• _READING TEXT_:
◇ ◇ ◇
UNITED STATES

SECURITIES AND EXCHANGE COMMISSION

Washington, D.C.  20549

 

 

FORM 8-K

 

 

CURRENT REPORT

Pursuant to Section 13 or 15(d) of the

Securities Exchange Act of 1934

 

Date of Report (Date of earliest event reported):  July 18, 2014

 

Skyline Medical Inc.

(Exact name of Registrant as Specified in its Charter)

 

Delaware

(State or Other Jurisdiction of Incorporation)

 

000-54361 33-1007393
(Commission File Number) (IRS Employer Identification No.)

 

2915 Commers Drive, Suite 900

Eagan, Minnesota 55121

(Address of Principal Executive Offices and Zip Code)

 

(651) 389-4800

(Registrant’s telephone number, including area code)

 

Not Applicable

(Former Name or Former Address, if Changed Since Last Report)

 

Check the appropriate box below if the Form 8-K filing is intended to simultaneously satisfy the filing obligation of the registrant under any of the following provisions:

           

¨ Written communications pursuant to Rule 425 under the Securities Act (17 CFR 230.425)

 

¨ Soliciting material pursuant to Rule 14a-12 under the Exchange Act (17 CFR 240.14a-12)

 

¨ Pre-commencement communications pursuant to Rule 14d-2(b) under the Exchange Act (17 CFR 240.14d-2(b))
◇ ◇ ◇
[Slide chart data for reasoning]

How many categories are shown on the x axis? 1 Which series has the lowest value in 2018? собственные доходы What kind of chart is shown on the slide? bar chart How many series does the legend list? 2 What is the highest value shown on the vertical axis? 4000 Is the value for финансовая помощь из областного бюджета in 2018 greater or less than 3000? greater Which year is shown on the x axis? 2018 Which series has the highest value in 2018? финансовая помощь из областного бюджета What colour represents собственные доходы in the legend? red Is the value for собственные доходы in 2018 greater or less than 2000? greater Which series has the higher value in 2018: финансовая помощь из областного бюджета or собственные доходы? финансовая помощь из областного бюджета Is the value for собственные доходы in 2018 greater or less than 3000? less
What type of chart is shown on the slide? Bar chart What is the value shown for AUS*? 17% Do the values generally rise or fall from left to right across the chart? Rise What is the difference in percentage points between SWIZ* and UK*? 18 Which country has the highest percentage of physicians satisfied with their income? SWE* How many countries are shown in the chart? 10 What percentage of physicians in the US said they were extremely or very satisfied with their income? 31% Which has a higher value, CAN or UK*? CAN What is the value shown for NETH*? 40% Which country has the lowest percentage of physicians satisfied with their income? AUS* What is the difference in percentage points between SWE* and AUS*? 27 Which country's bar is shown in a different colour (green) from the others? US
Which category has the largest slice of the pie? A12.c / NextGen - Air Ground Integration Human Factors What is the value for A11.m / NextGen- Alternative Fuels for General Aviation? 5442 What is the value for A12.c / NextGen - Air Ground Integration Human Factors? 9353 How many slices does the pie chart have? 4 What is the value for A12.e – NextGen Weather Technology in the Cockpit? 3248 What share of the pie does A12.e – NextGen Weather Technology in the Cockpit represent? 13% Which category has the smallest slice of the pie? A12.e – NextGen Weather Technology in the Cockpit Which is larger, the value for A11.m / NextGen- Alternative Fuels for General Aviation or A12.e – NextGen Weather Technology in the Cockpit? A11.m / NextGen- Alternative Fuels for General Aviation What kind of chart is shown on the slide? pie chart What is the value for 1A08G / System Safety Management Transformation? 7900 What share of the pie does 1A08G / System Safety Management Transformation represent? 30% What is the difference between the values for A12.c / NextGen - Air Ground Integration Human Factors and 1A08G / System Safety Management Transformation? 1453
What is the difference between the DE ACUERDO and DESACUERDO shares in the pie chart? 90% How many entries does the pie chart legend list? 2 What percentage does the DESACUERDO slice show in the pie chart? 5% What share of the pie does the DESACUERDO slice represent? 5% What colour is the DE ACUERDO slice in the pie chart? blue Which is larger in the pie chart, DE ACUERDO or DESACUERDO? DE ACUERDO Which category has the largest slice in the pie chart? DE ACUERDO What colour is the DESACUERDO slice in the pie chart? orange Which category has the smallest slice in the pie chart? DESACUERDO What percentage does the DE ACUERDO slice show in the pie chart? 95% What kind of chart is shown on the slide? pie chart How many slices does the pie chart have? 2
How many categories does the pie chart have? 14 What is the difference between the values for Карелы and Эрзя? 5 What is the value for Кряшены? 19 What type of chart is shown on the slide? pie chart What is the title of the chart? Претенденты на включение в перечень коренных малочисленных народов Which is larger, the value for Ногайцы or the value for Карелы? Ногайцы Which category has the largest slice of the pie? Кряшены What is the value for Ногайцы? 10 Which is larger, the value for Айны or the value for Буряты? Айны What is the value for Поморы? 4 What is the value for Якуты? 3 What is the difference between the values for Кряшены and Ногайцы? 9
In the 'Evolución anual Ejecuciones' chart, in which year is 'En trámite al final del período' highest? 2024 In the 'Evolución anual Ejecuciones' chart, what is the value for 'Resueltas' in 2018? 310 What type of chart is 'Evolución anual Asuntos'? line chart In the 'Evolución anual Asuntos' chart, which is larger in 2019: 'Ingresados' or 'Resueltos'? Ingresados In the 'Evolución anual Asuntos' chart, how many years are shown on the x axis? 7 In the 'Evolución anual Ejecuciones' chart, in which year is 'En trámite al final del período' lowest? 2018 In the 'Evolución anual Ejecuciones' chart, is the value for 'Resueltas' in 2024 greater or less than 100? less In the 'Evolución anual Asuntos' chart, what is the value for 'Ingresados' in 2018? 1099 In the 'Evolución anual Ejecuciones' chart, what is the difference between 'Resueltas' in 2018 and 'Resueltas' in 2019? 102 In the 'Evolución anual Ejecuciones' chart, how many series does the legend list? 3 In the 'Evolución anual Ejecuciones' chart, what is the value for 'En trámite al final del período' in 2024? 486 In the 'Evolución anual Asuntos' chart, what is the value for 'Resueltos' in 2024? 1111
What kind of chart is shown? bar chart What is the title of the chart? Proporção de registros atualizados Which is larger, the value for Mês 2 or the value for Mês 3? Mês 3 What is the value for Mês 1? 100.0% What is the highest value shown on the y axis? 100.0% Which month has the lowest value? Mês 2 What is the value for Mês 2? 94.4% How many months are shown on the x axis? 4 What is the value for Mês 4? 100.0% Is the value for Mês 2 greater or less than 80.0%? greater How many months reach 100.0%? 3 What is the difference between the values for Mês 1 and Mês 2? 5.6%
◇ ◇ ◇
• _ASSIGNED TASK_: Go on with the Skyline Medical Form 8-K filing from the point where it stops. The material has nothing to do with what comes next.

• _SOLVED PROBLEM_:
 

¨ Pre-commencement communications pursuant to Rule 13e-4(c) under the Exchange Act (17 CFR 240.13e-4(c))

 

 
 

 

 

Item 1.01 Entry Into a Material Definitive Agreement.

 

On July 18, 2014, Skyline Medical Inc. (the “Company”) and a stockholder entered into a settlement agreement and release (the “Settlement Agreement”) with Marshall Ryan (“Ryan”) and a company related to Ryan (together, the “Plaintiffs”). The settlement relates to a previously disclosed lawsuit by the Plaintiffs initiated in March 2014. Ryan is an engineer who previously worked with the Company on design of certain of the Company’s products. The lawsuit alleged among other things, breach of a 2008 consulting agreement, a 2006 manufacturing agreement and a 2006 supply agreement among the Plaintiffs and the Company, various claims of fraud and negligent misrepresentation, and breach of the duty of good faith and fair dealing.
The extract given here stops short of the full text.